Tom has also filed a motion by Order to Show Cause (OTSC), to reargue the
Decision/Order, NYSCEF Doc. No. 627, seeking its recall and vacatur.
The Club filed an affirmation in opposition. NYSCEF Doc. No. 651. The term
“license agreement” is referred to in ¶¶ 2, 3 therein. The license agreement itself is found at
NYSCEF Doc No. 601.
The Court, in the conformed OTSC provided the Club with an additional opportunity
to respond by midnight on 5/26/2023. NYSCEF Doc. No. 655. No submission was filed.
Tom was given until 4:00PM on 5/31/2023 to make the instant submission as a reply memo in
Tom’s motion for reargument.
On a threshold basis, the Club by its unlawful eviction denied Tom due process of law
as codified in RPAPL § 713. The statute requires 10 days written notice and a special
proceeding before a licensee can be lawfully removed from possession of real property.

# # # # # # #

### Instructions for the task
Print the part of the filing that begins at "Tom has also" and ends after "of real property.", copying it word for word. The lines that come next have nothing to do with the filing.

[Spatial data with pictures]
# # # # # # #

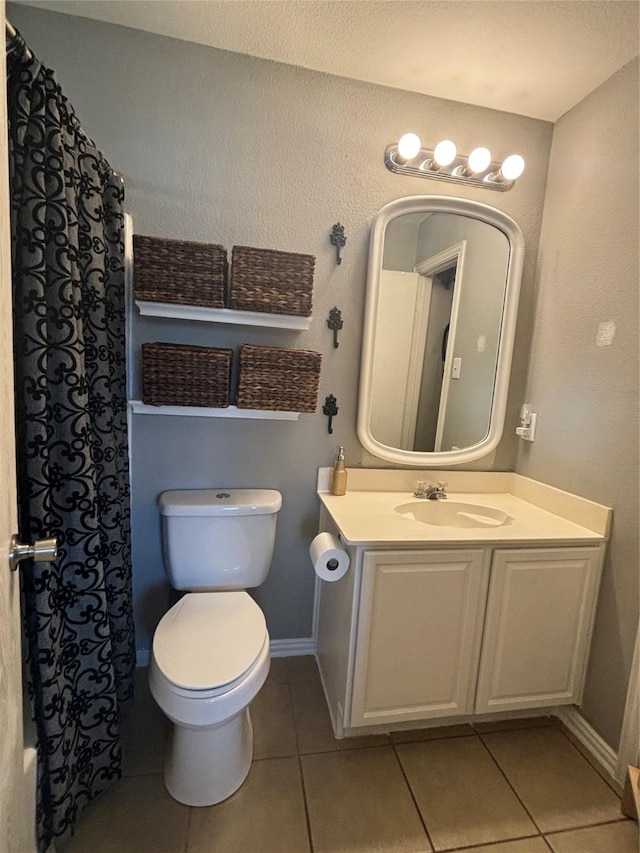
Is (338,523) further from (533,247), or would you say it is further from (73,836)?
(533,247)

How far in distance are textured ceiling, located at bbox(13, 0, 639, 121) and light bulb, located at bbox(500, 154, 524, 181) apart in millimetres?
244

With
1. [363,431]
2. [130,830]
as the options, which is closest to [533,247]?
[363,431]

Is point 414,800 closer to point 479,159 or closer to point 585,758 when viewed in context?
point 585,758

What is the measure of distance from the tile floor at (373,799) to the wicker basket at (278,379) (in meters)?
1.17

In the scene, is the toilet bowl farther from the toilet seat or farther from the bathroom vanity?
the bathroom vanity

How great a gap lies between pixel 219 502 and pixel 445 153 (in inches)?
62.6

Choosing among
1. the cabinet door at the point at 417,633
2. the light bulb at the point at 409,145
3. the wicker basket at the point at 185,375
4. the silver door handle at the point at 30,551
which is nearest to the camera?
the silver door handle at the point at 30,551

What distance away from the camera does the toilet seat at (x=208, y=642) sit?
3.69ft

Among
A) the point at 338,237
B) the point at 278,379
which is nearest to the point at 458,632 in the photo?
the point at 278,379

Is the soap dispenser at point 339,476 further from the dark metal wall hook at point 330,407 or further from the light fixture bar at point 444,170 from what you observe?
the light fixture bar at point 444,170

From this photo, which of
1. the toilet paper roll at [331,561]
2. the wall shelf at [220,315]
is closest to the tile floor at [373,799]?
the toilet paper roll at [331,561]

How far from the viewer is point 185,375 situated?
4.73ft

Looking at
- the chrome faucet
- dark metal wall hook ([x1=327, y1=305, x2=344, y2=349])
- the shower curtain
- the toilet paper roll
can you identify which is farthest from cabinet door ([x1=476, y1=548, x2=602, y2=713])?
the shower curtain

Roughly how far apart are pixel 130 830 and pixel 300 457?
1.24 meters
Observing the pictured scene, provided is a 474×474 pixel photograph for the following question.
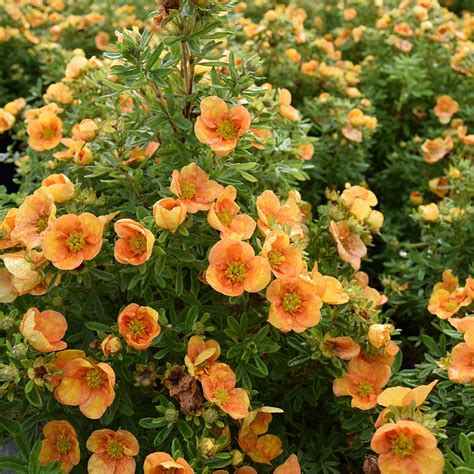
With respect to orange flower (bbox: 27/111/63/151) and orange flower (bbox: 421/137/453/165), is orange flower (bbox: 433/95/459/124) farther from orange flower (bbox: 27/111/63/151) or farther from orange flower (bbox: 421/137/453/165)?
orange flower (bbox: 27/111/63/151)

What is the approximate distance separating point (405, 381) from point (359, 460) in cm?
33

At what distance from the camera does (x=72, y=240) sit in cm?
157

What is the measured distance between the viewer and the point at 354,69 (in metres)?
3.51

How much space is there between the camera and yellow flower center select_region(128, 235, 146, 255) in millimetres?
1558

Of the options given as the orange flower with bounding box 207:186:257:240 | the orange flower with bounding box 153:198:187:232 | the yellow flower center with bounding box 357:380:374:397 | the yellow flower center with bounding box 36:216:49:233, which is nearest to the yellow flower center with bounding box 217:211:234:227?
the orange flower with bounding box 207:186:257:240

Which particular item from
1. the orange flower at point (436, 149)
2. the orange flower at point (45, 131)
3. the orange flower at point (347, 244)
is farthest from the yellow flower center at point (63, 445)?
the orange flower at point (436, 149)

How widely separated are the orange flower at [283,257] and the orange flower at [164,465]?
493 mm

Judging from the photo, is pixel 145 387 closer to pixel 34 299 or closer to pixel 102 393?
pixel 102 393

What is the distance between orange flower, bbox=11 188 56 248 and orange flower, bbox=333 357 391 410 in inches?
33.9

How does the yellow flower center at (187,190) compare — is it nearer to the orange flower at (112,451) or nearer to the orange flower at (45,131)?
the orange flower at (112,451)

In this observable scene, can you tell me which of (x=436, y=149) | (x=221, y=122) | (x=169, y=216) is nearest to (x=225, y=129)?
(x=221, y=122)

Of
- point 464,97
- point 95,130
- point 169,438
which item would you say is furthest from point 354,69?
point 169,438

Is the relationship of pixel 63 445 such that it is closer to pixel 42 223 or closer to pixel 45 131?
pixel 42 223

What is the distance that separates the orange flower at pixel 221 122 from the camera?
167 cm
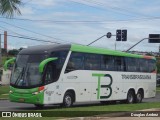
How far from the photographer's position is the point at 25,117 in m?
16.1

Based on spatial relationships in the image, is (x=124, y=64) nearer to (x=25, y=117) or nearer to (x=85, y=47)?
(x=85, y=47)

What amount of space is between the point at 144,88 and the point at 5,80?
38888 mm

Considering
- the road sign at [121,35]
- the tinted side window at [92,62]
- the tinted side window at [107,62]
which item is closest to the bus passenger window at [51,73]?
the tinted side window at [92,62]

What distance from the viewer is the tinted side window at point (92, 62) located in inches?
990

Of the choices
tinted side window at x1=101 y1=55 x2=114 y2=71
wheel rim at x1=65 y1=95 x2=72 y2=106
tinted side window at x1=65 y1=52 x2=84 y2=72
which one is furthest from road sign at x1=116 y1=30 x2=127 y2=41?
wheel rim at x1=65 y1=95 x2=72 y2=106

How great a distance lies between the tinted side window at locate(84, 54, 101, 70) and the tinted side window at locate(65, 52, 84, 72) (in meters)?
0.42

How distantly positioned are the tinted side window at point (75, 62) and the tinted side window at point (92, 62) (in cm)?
42

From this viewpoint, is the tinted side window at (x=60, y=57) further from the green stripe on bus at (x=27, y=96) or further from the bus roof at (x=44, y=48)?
the green stripe on bus at (x=27, y=96)

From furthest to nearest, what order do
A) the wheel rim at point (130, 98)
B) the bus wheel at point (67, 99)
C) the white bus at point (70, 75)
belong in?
the wheel rim at point (130, 98) → the bus wheel at point (67, 99) → the white bus at point (70, 75)

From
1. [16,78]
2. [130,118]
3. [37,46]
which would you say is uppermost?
[37,46]

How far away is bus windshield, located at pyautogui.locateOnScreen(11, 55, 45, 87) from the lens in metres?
22.5

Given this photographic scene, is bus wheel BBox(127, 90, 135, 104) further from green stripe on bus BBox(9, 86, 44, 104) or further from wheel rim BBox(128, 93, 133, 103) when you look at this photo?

# # # # # # #

### Solution to this problem
Tom has also filed a motion by Order to Show Cause (OTSC), to reargue the
Decision/Order, NYSCEF Doc. No. 627, seeking its recall and vacatur.
The Club filed an affirmation in opposition. NYSCEF Doc. No. 651. The term
“license agreement” is referred to in ¶¶ 2, 3 therein. The license agreement itself is found at
NYSCEF Doc No. 601.
The Court, in the conformed OTSC provided the Club with an additional opportunity
to respond by midnight on 5/26/2023. NYSCEF Doc. No. 655. No submission was filed.
Tom was given until 4:00PM on 5/31/2023 to make the instant submission as a reply memo in
Tom’s motion for reargument.
On a threshold basis, the Club by its unlawful eviction denied Tom due process of law
as codified in RPAPL § 713. The statute requires 10 days written notice and a special
proceeding before a licensee can be lawfully removed from possession of real property.